* _Source document_:
★ ★ ★ ★ ★
No problem, will fix it.

>>> Secondly, if you set the encoding to UTF-8, there's no need for
>>> unicode extra fields anyway.

>> Except when your client doesnt recognize the EFS flag and thinks you'd
>> be using CP437 - but happily accepts the Unicode extra fields.  I
>> thought this would be the case for WinZIP.

> Yes, the EFS flag is of little usefulness. It has been added very
> late to Specs and most implementation ignore it right away.

IIUC it is detected by PKWARE, 7Zip and WinZIP, commons-compress - and
InfoZIP's unzip as well as Ant if the version is recent enough.  Not
too bad.

>> You vastly overestimate the effort it takes to write an Ant task.

> That nice, however, I hope that I can avoid adding ant to the list
> of OS-project I participate in ;-)

You already contributed to it, thanks.

>> createUnicodeExtraFields = NEVER (default) | ALWAYS | NOT_ENCODABLE
>> useLanguageEncodingFlag = true (default) | false
>> fallbackToUtf8 = true | false

> Agreed ;-)

> The implementation should be be straightforward, shall I prepare a
> patch or can you afford doing it at your own?

Will do it myself.

Stefan

---------------------------------------------------------------------
To unsubscribe, e-mail: dev-unsubscribe@commons.apache.org
For additional commands, e-mail: dev-help@commons.apache.org


Re: [compress] [PATCH] Refactoring of zip encoding support.

Posted by Wolfgang Glas <wo...@ev-i.at>.
Stefan Bodewig schrieb:
> On 2009-03-03, Wolfgang Glas <wo...@ev-i.at> wrote:
> 
>> Stefan Bodewig schrieb:
>>> On 2009-03-02, Wolfgang Glas <wo...@ev-i.at> wrote:
> 
>>>> Stefan Bodewig schrieb:
>>>>> On 2009-03-01, Wolfgang Glas <wo...@ev-i.at> wrote:
> 
>>>>>> 1) Unicode extra fields are written for all ZIP entries and not only
>>>>>> for entries, which are not encodable by the encoding set to
>>>>>> ZipArchiveOutputStream.
> 
>>>>> Maybe room for yet another flag?  Or an enum-like option
> 
>>>>> setCreateUnicodeExtraFields(NEVER | ALWAYS | NOT_ENCODABLE)
> 
>>> Consider the WinZIP case, WinZIP wouldn't recognize the EFS.  If you
>>> set the encoding to UTF-8 and use your code and only add extra fields
>>> for non-encodable paths, WinZIP will never see the correct path.
> 
>> Acccording to my tests WinZip recognizes the EFS flag upon
>> reading.
> 
> Then my documenation is wrong 8-)

Sorry for not exactly reading the Documentation, but I got stuck because the EFS
flag seemed to be not enough for me and I wanted to get this straight before.
But I think we've come a long way and the end i near ;-)

>> Secondly, if you set the encoding to UTF-8, there's no need for
>> unicode extra fields anyway.
> 
> Except when your client doesnt recognize the EFS flag and thinks you'd
> be using CP437 - but happily accepts the Unicode extra fields.  I
> thought this would be the case for WinZIP.
★ ★ ★ ★ ★
* _Listed entries_:
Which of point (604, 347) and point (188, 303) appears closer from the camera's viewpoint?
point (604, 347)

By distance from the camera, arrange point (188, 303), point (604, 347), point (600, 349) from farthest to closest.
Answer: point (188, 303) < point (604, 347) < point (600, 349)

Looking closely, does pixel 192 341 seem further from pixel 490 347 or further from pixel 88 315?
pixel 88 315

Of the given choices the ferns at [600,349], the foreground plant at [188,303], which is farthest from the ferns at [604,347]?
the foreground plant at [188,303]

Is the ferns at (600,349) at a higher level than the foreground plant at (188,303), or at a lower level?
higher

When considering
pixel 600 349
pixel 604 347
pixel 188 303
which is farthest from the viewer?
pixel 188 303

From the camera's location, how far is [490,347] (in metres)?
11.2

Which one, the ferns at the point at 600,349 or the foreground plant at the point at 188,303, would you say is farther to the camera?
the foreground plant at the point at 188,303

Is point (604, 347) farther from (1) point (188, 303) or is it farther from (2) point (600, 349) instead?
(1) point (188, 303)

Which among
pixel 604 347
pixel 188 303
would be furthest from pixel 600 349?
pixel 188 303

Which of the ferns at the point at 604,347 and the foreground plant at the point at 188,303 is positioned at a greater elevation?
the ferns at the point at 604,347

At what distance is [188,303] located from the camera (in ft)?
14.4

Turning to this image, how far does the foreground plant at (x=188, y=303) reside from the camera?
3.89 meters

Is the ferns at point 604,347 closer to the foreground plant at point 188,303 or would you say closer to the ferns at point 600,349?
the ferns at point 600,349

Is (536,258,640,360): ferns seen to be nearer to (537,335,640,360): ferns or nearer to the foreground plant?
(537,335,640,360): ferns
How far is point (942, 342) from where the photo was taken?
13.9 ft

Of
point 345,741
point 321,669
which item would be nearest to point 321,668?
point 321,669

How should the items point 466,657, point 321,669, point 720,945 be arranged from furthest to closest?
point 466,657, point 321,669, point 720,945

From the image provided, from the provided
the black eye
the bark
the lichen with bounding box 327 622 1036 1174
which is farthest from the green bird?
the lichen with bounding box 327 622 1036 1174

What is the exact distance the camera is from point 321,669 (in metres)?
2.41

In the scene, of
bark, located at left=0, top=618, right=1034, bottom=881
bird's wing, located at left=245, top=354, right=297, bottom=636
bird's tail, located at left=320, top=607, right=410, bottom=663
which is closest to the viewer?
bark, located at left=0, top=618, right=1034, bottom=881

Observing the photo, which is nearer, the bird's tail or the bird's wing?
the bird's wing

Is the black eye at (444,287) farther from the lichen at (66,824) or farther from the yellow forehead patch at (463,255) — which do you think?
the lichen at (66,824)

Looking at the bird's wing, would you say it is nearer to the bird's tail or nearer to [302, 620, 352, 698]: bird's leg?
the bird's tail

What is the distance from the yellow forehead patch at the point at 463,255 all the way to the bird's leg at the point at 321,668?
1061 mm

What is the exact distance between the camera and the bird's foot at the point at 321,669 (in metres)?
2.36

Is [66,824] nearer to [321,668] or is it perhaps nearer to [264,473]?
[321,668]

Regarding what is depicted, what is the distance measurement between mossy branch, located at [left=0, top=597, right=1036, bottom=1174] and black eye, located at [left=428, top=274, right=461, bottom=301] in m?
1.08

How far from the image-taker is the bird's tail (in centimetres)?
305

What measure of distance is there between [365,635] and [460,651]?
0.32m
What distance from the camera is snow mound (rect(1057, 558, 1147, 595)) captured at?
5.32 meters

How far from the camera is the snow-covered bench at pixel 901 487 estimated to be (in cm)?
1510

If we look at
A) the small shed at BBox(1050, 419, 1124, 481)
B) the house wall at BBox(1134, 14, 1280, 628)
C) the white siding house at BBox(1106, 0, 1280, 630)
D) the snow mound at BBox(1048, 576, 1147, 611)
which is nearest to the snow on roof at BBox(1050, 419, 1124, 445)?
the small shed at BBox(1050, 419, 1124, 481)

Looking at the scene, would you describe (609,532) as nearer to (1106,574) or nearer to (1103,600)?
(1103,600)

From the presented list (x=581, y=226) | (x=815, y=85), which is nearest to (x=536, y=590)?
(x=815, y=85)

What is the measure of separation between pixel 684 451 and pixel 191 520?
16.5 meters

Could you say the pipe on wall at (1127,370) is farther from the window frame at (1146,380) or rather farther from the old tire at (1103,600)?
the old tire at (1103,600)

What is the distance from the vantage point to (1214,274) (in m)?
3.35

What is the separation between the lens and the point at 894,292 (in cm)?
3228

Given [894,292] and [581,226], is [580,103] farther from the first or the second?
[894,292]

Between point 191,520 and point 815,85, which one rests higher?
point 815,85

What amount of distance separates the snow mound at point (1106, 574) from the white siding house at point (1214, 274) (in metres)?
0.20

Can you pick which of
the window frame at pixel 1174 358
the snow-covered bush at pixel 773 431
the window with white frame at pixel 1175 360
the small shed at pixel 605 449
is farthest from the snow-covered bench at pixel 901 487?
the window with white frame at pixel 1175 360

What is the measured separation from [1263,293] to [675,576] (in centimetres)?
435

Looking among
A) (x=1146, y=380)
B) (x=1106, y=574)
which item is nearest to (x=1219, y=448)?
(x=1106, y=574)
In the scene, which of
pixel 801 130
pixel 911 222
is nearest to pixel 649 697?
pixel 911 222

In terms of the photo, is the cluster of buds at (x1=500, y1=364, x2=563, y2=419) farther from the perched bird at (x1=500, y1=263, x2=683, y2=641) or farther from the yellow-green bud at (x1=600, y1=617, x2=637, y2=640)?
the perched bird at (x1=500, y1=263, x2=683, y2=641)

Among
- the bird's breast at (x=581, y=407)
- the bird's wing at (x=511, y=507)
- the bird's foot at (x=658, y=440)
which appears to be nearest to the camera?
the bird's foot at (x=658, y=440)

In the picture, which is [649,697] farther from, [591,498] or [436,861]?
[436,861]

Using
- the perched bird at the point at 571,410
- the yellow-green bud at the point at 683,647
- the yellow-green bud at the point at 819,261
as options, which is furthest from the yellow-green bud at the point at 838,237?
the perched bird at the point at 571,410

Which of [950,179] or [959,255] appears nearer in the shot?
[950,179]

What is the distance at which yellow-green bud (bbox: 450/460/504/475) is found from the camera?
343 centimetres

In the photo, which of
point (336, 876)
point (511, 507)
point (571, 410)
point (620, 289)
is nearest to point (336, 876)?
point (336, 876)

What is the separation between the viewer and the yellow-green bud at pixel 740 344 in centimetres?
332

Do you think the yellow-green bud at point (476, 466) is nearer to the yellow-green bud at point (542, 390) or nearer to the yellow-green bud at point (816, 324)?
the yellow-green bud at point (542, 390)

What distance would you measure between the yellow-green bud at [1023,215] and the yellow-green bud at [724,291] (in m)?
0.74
★ ★ ★ ★ ★
* _Direction_: Copy from the zip encoding thread everything from "No problem, will" down to "it right away.". The data has no connection to the mailing-list thread about zip encoding.

* _Written solution_:
No problem, will fix it.

>>> Secondly, if you set the encoding to UTF-8, there's no need for
>>> unicode extra fields anyway.

>> Except when your client doesnt recognize the EFS flag and thinks you'd
>> be using CP437 - but happily accepts the Unicode extra fields.  I
>> thought this would be the case for WinZIP.

> Yes, the EFS flag is of little usefulness. It has been added very
> late to Specs and most implementation ignore it right away.